Wednesday, October 5, 2016

Pemikiran Ekonomi Ibnu Taimiyah (Sejarah Pemikiran Ekonomi)

PENDAHULUAN

A.           Riwayat Hidup Ibnu Taimiyah ( 661-728 H / 1263-1328 M ).
Ibnu Taimiyah yang bernama lengkap Taqiyuddin Ahmad bin Abdul Halim lahir di kota Harran pada tanggal 22 Januari 1263 M (10 Rabiul Awwal 661 H). Ia berasal dari keluarga yang berpendidikan tinggi. Ayah, paman dan kakeknya merupakan ulama besar Mazhab Hanbali dan penulis sejumlah buku.[1]
Berkat kecerdasan dan kejeniusannya, Ibnu Taimiyah yang masih berusia sangat muda telah mampu menamatkan sejumlah mata pelajaran, seperti tafsir, hadis, fiqh, matematika, dan filsafat. Gurunya berjumlah 200 orang, diantaranya adalah Syamsuddin Al-Maqdisi, Ahmad bin Abu Al-Khair, Ibn Abi Al-Yusr, dan Al-Kamal bin Abdul Majd bin Asakir. Ketika berusia 17 tahun, Ibnu Taimiyah telah diberi kepercayaan oleh gurunya, Syamsuddin Al-Maqdisi, untuk mengeluarkan fatwa.
Karena Ibnu Taimiyah sangat dihormati oleh banyak orang, membuat sebagian yang lain merasa iri dan berusaha menjatuhkan dirinya. Sepanjang hidupnya, Ibnu Taimiyah telah menjalani masa tahanan sebanyak 4 kali. Meskipun didalam penjara ibnu Taimiyah tidak pernah berhenti untuk menghasilkan karya. Ibnu Taimiyah meninggal pada tanggal 26 Desember 1328 M (20 Dzul Qaidah 728 H). Jenazahnya disholati oleh orang-orang yang yang menyukainya maupun membencinya. Sebagai bentuk penghargaan terakhir bagi ulama besar yang telah mengeluarkan karya agung bagi umat muslim maupun umat manusia.[2]



PEMBAHASAN
Banyak sekali pembahasan ibnu Taimiyah mengenai sistem ekonomi yang berkembang di masyarakat. Mulai pandangan beliau mengenai pasar, hak milik, bunga, organisasi, hingga kebijakan ekonomi negara, maka kami memfokuskan pembahasan makalah ini seputar harga yang adil, mekanisme pasar dan regulasi harga.

▶ **Informasi yang ditampilkan**:

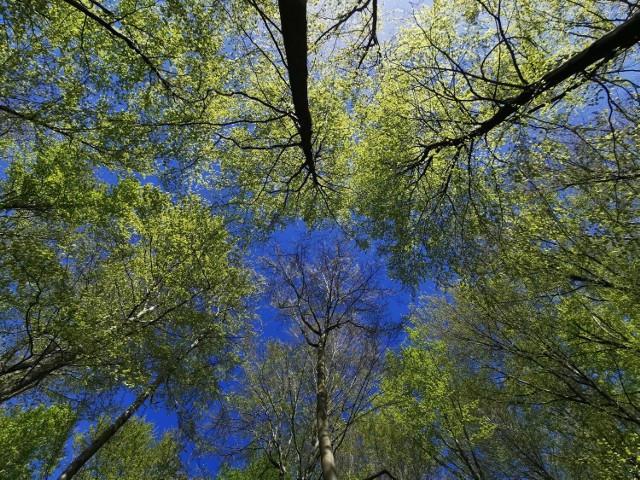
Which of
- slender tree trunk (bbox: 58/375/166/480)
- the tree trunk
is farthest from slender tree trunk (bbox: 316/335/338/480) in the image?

▶ **Tugas yang diberikan 1**:
Jawablah pertanyaan berikut berdasarkan kutipan tentang Ibnu Taimiyah:
(a) Di kota mana Ibnu Taimiyah lahir?
(b) Berapa jumlah guru Ibnu Taimiyah?
(c) Berapa kali Ibnu Taimiyah menjalani masa tahanan sepanjang hidupnya?
▶ **Tugas yang diberikan 2**: Sebutkan semua mata pelajaran yang telah ditamatkan Ibnu Taimiyah pada usia sangat muda menurut kutipan tersebut.

▶ **Jawaban tugas 1**:
(a) Harran
(b) 200 orang
(c) 4 kali

▶ **Jawaban tugas 2**: Tafsir, hadis, fiqh, matematika, dan filsafat.